Copy out every one of the entries below word for word, leaving out the pictures.
──────────────────────────────
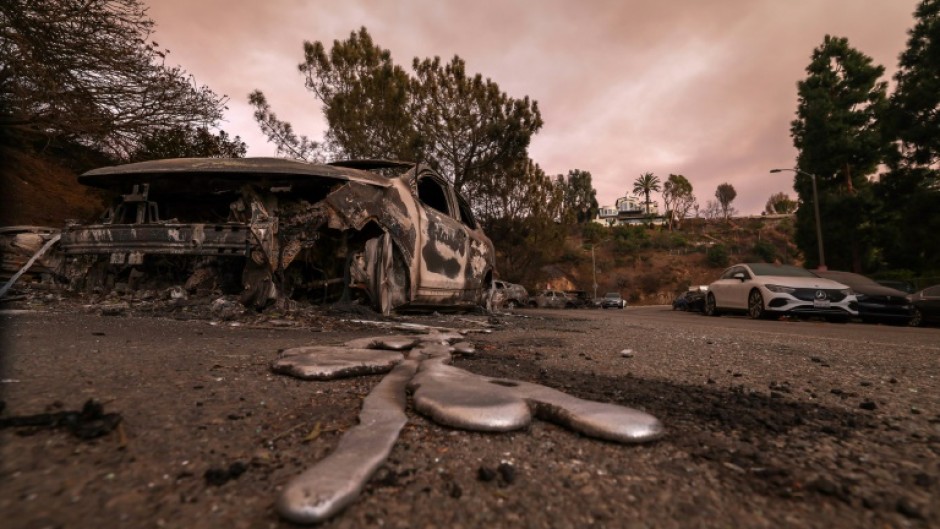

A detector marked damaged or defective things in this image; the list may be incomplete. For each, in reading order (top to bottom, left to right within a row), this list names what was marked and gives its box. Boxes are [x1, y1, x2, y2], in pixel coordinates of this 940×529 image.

burnt car roof [76, 156, 392, 189]
burnt car [57, 157, 496, 314]
charred car body [57, 157, 500, 314]
burnt car wheel rim [748, 288, 764, 318]
burnt car [816, 270, 912, 324]
burnt car [908, 284, 940, 326]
──────────────────────────────
### SOLUTION TO THE PROBLEM:
A detector marked damaged or defective things in this image; the list may be incomplete. For each, in reading order (top to bottom, left to right within a row), this list names what was marked and gives its box. Boxes are [x1, y1, x2, y2], in pixel coordinates of this 940×529 image.

burnt car roof [76, 156, 392, 189]
burnt car [57, 157, 496, 314]
charred car body [57, 157, 500, 314]
burnt car wheel rim [748, 288, 764, 318]
burnt car [816, 270, 912, 324]
burnt car [908, 284, 940, 326]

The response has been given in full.